We're often asked, "are these investments risky?" Of course, every investment has some level of risk, but agriculture can be one of the safest asset classes if the risks are managed properly. Investors should understand how risks are reduced in any particular asset and agriculture is no different.
Insurance
The federal crop insurance program in the United States is the principal instrument of American agricultural policy and insured over 366 million acres in 2015. In the U.S., crop revenue insurance is designed, rated, and underwritten by the USDA Risk Management Agency. The two most popular farm-level insurance policies are Revenue Protection (RP) and Revenue Protection - Harvest Price Exclusion (RP-HPE). In 2015, roughly 70% of the total $102 billion liability in the US crop insurance program was tied to a revenue insurance policy. [Agricultural Resource Management Survey (ARMS) Data]
Crop insurance is contracted by farmers to protect themselves against yield losses due to natural hazards such as drought, hail, fire, crop damage caused by wild fauna, flood and excessive rainfall and other adversities impeding crop emergence or limiting crop growth. The insured is the main focus of the crop insurance program, and has entered into a contract to insure a crop in a county where the product is available. An indemnity will be paid to the insured when the requirements of the policy have been met and his guaranteed production or revenue in some cases is not met due to an insurable cause. Providing the ag producer with tools to manage their risks is the primary goal of the Federal Crop Insurance Act (FCIC). Premium rates and insurance terms and conditions are established by FCIC, however, the policies are delivered by the private firms who share in the risk exposure of the policies they sell. Companies and agencies compete by way of their crop knowledge, customer service, and related insurance products.

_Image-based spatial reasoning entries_
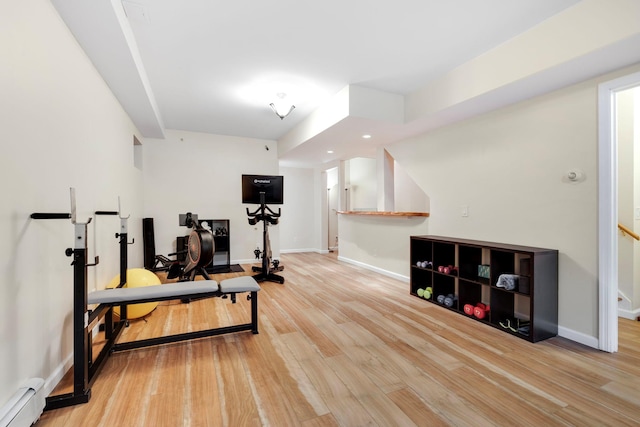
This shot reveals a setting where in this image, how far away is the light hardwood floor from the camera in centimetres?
159

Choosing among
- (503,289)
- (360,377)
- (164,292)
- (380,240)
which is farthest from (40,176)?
(380,240)

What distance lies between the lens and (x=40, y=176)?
1.70 metres

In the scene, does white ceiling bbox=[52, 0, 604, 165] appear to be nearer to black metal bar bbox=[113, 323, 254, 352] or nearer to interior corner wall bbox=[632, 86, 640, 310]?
interior corner wall bbox=[632, 86, 640, 310]

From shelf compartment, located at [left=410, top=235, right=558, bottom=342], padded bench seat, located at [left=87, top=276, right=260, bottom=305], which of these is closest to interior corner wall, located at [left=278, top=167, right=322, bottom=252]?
shelf compartment, located at [left=410, top=235, right=558, bottom=342]

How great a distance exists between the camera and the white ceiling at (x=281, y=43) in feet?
7.00

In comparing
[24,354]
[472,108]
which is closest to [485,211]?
[472,108]

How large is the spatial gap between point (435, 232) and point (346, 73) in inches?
94.7

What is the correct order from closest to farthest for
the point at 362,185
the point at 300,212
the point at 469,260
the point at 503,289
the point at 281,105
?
the point at 503,289, the point at 469,260, the point at 281,105, the point at 300,212, the point at 362,185

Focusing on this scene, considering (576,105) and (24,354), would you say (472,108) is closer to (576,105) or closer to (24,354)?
(576,105)

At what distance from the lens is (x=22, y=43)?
154cm

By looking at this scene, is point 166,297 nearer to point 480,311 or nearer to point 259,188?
point 259,188

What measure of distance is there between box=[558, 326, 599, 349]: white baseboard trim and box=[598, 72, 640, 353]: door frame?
0.13 ft

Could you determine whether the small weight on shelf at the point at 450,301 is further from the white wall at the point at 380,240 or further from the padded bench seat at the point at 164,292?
the padded bench seat at the point at 164,292

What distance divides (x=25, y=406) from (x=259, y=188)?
12.1 ft
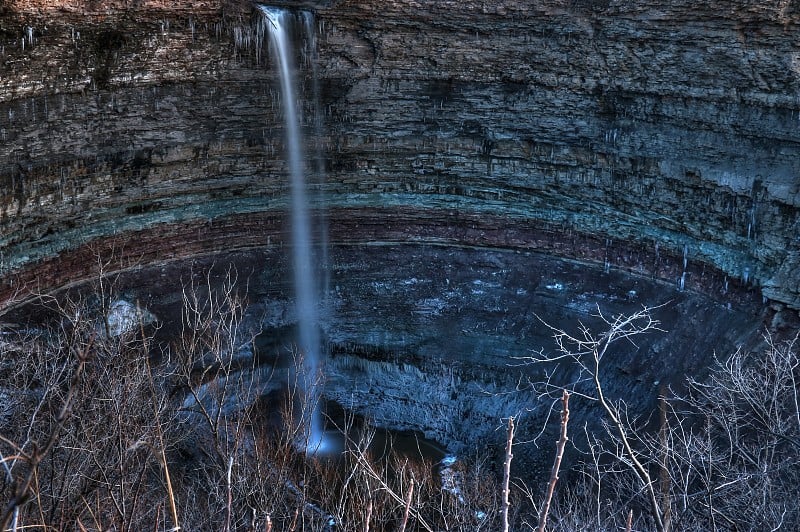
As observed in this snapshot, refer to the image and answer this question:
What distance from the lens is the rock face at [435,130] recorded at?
20.2 metres

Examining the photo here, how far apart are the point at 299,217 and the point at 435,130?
14.5 ft

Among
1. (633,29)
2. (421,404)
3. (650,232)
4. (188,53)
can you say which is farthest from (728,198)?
(188,53)

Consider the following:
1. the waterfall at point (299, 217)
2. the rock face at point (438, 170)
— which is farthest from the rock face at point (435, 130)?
the waterfall at point (299, 217)

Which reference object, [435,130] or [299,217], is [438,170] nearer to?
[435,130]

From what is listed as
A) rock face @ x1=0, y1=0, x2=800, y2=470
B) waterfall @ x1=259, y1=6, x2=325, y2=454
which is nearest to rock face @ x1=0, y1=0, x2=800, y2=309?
rock face @ x1=0, y1=0, x2=800, y2=470

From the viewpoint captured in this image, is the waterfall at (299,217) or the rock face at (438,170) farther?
the waterfall at (299,217)

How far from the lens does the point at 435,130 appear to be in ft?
80.9

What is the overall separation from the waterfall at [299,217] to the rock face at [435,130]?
0.39 m

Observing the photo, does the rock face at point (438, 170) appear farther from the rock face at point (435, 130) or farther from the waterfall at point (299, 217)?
the waterfall at point (299, 217)

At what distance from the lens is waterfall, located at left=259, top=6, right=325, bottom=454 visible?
2269cm

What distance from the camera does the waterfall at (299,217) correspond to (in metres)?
22.7

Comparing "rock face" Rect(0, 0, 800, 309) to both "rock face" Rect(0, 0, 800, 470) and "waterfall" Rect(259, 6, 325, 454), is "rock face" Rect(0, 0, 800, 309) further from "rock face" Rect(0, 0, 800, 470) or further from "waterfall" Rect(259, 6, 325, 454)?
"waterfall" Rect(259, 6, 325, 454)

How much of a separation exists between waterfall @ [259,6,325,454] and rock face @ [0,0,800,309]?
386 millimetres

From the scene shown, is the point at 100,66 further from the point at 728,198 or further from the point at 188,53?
the point at 728,198
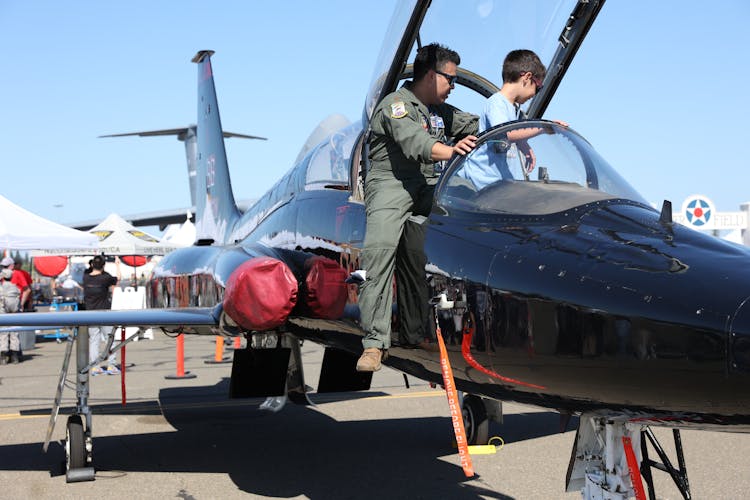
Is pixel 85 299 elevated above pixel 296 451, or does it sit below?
above

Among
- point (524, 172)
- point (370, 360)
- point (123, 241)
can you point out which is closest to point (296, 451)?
point (370, 360)

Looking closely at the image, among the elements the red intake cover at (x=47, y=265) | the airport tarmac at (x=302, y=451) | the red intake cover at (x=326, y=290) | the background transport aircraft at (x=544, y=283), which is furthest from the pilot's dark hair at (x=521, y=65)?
the red intake cover at (x=47, y=265)

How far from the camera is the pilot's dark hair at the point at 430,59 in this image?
4656 millimetres

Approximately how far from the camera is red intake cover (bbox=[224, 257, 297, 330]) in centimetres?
529

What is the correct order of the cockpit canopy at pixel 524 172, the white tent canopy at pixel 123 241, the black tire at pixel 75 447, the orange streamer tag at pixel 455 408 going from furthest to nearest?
the white tent canopy at pixel 123 241 → the black tire at pixel 75 447 → the cockpit canopy at pixel 524 172 → the orange streamer tag at pixel 455 408

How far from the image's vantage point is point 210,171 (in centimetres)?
1238

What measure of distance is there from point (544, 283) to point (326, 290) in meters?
2.12

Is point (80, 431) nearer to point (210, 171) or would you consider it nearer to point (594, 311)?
point (594, 311)

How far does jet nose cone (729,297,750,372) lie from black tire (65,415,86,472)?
226 inches

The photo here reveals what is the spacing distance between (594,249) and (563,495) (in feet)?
10.9

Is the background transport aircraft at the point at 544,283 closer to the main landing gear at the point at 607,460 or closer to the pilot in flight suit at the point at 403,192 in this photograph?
the main landing gear at the point at 607,460

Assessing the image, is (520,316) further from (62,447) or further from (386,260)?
(62,447)

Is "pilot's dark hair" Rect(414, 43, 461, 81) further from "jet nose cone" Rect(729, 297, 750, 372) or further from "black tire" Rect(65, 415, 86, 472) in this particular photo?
"black tire" Rect(65, 415, 86, 472)

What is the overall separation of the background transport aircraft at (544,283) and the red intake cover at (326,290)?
0.01 meters
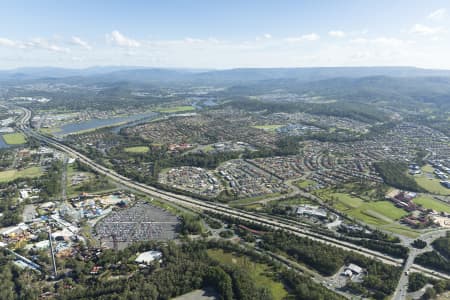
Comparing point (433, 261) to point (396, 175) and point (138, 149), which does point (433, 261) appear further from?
point (138, 149)

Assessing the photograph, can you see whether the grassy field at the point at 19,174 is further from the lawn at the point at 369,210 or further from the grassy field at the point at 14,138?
the lawn at the point at 369,210

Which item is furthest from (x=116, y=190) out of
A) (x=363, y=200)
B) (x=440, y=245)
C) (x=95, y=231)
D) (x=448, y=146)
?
(x=448, y=146)

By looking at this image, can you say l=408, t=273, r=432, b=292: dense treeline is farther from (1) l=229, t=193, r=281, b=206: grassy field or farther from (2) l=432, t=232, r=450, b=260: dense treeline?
(1) l=229, t=193, r=281, b=206: grassy field

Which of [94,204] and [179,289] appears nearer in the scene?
[179,289]

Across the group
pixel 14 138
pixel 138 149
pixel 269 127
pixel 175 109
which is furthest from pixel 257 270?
pixel 175 109

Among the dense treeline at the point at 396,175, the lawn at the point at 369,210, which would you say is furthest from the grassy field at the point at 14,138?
the dense treeline at the point at 396,175

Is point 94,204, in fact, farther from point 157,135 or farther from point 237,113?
point 237,113
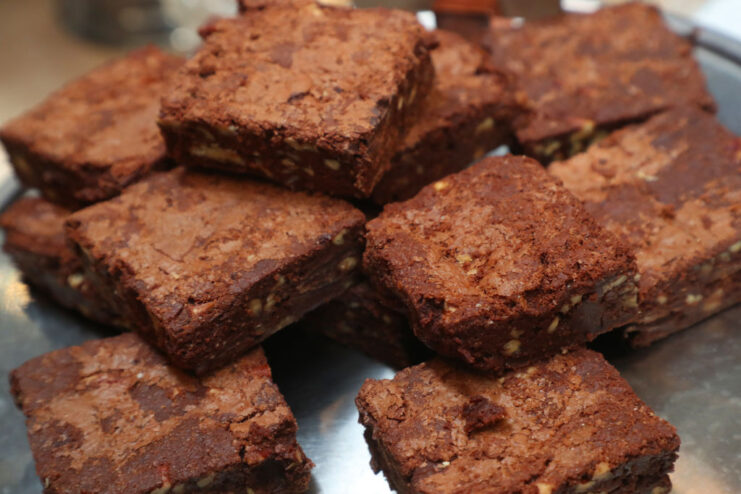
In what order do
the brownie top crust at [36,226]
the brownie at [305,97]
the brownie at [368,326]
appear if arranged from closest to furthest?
the brownie at [305,97] → the brownie at [368,326] → the brownie top crust at [36,226]

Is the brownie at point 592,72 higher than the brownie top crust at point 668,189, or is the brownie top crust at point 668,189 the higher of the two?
the brownie at point 592,72

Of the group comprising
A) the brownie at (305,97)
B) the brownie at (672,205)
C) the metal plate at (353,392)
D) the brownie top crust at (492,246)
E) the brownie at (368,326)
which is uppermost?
the brownie at (305,97)

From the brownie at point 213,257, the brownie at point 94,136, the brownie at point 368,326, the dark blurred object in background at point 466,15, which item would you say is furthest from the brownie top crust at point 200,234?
the dark blurred object in background at point 466,15

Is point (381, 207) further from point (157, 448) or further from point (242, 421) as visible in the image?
point (157, 448)

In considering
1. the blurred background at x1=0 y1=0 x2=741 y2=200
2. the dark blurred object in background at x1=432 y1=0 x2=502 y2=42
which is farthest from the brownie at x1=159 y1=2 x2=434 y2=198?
the blurred background at x1=0 y1=0 x2=741 y2=200

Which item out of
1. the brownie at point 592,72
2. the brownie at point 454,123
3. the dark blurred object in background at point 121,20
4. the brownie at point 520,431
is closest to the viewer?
the brownie at point 520,431

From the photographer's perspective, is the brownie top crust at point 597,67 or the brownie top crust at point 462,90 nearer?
the brownie top crust at point 462,90

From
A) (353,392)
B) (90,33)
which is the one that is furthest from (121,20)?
(353,392)

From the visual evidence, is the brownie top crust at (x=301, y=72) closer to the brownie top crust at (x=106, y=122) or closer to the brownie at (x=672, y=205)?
the brownie top crust at (x=106, y=122)

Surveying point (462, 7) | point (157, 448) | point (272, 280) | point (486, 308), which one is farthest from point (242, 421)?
point (462, 7)

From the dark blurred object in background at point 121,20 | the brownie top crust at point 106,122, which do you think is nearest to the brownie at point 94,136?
the brownie top crust at point 106,122
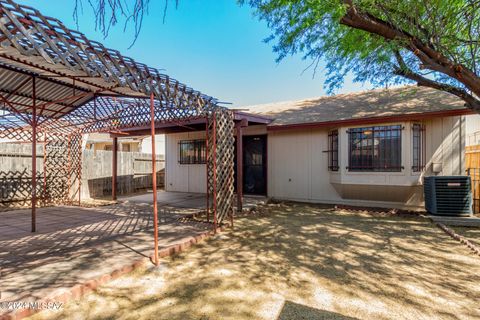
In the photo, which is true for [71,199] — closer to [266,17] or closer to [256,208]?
[256,208]

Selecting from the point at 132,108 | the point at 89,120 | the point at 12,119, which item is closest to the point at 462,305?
the point at 132,108

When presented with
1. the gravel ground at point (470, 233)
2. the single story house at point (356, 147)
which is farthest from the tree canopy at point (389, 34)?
the gravel ground at point (470, 233)

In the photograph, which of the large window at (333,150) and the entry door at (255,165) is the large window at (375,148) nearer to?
the large window at (333,150)

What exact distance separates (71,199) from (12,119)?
120 inches

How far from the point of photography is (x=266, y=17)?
5547mm

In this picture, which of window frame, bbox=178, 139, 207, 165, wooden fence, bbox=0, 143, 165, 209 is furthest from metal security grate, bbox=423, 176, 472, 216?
wooden fence, bbox=0, 143, 165, 209

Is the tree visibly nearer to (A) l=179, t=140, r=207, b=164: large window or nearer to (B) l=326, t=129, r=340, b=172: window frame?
(B) l=326, t=129, r=340, b=172: window frame

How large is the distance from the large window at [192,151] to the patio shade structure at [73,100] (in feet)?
9.83

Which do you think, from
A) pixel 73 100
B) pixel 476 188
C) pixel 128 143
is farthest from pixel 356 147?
pixel 128 143

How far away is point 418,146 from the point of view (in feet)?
22.2

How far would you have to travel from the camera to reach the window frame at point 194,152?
33.1ft

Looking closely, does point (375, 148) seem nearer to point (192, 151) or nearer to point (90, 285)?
point (192, 151)

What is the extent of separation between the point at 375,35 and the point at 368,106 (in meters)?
2.96

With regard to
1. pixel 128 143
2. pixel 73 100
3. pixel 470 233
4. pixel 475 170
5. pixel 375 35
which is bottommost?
pixel 470 233
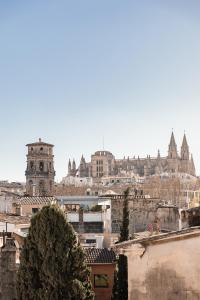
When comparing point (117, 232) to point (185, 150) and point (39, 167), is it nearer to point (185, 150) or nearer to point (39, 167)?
point (39, 167)

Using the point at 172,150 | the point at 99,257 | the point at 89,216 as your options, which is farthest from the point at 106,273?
the point at 172,150

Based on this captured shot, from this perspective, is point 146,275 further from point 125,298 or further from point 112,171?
point 112,171

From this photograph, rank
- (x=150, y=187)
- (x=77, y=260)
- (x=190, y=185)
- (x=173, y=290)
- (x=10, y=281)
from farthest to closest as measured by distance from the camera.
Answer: (x=190, y=185)
(x=150, y=187)
(x=10, y=281)
(x=77, y=260)
(x=173, y=290)

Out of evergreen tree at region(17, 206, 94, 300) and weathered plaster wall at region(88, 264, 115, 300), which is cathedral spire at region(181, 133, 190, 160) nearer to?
weathered plaster wall at region(88, 264, 115, 300)

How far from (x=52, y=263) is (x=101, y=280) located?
694 cm

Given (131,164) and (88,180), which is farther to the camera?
(131,164)

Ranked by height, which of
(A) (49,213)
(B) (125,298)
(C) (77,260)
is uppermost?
(A) (49,213)

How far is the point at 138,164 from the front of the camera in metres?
189

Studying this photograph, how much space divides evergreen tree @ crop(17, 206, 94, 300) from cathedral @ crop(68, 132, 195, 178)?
159461 mm

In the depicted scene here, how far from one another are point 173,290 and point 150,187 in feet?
356

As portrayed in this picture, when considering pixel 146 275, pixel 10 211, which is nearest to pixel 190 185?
pixel 10 211

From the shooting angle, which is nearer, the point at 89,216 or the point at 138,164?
the point at 89,216

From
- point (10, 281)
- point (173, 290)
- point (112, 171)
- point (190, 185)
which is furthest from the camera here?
point (112, 171)

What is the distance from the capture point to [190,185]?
458 feet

_THE TASKS_
#1 Reproduce the entries verbatim, starting at the beginning of the entries and ending with the line that contains "the point at 503,289, the", with both of those lines included. Leave the pictures out of your reply.
#2 Resume the text on agricultural investment risk and crop insurance, picking up right after its final sentence.

_SET OF ANSWERS_
#1
This shot reveals a setting where in this image, how far away is the light hardwood floor from the camera in centimetres?
159

Choosing among
- (503,289)
- (360,377)
- (164,292)
- (380,240)
which is farthest from (40,176)?
(380,240)

What distance lies between the lens and (x=40, y=176)?
1.70 metres

In the scene, does white ceiling bbox=[52, 0, 604, 165] appear to be nearer to black metal bar bbox=[113, 323, 254, 352] or nearer to interior corner wall bbox=[632, 86, 640, 310]?
interior corner wall bbox=[632, 86, 640, 310]

From shelf compartment, located at [left=410, top=235, right=558, bottom=342], padded bench seat, located at [left=87, top=276, right=260, bottom=305], which of these is closest to interior corner wall, located at [left=278, top=167, right=322, bottom=252]?
shelf compartment, located at [left=410, top=235, right=558, bottom=342]

How great a distance exists between the camera and the white ceiling at (x=281, y=43) in feet?
7.00

In comparing
[24,354]
[472,108]
which is closest to [485,211]?
[472,108]

How large is the spatial gap between point (435, 232) and point (346, 73) in inches?
94.7

What is the correct order from closest to farthest for
the point at 362,185
the point at 300,212
the point at 469,260
the point at 503,289
the point at 281,105
?
the point at 503,289, the point at 469,260, the point at 281,105, the point at 300,212, the point at 362,185

#2
Crop revenue is determined by prices on the Chicago Mercantile Exchange and farm-level yields. The benefit of using a futures market to determine payouts is that no single actor can influence market prices. Crop revenue insurance indemnifies the deficit in the farmer’s gross revenue which results from either low yield or low price or a combination of the two. The USDA revenue protection plan uses the change in commodity futures prices from a time period before planting to approximately the harvest month for the price risk component. If the indemnities are triggered by low prices then the crop insurance company has to compensate all of its policyholders holding the revenue insurance at the same time.
Without a doubt, specialty and/or organic crops are the fastest expansion in crop insurance protection. Specialty crop insurance coverage has more than doubled in recent years to 8 million acres and 16 billion dollars of liability coverage. At the same time sixty crops are now eligible for organic coverage.
Tom Zacharias, president, National Crop Insurance Services, in response to a recent Bloomberg News series on crop insurance, said “Over the last decade, elected officials, financial institutions, farm leaders and farmers have reached a general consensus that crop insurance is the best risk management tool available."
Hedging
While it comes in several, complicated forms, hedging is simply a strategy that allows farmers to reduce potential risk of price fluctuations that could occur between the time the crop is planted and the time it is harvested and ready for sell on the market. Price risk for agricultural commodities can occur for a number of reasons, including drought, near-record production, increased demand or decreased international production. The same futures markets mentioned above help a grower "hedge" against volatile commodity prices, and is one of the more well known versions of hedging in the agriculture sector.
The commodity futures markets provide a means to transfer risk between persons holding the physical commodity (hedgers) and other hedgers or persons speculating in the market. Before committing to a certain crop, or allocating an amount of farmland to that crop, farmers can lock in prices with futures contracts to sell their crop at a predetermined price, ensuring they can cover production costs and make some level of profit. Futures exchanges exist and are successful based on the principle that hedgers may forego some profit potential in exchange for less risk and that speculators will have access to increased profit potential from assuming this risk.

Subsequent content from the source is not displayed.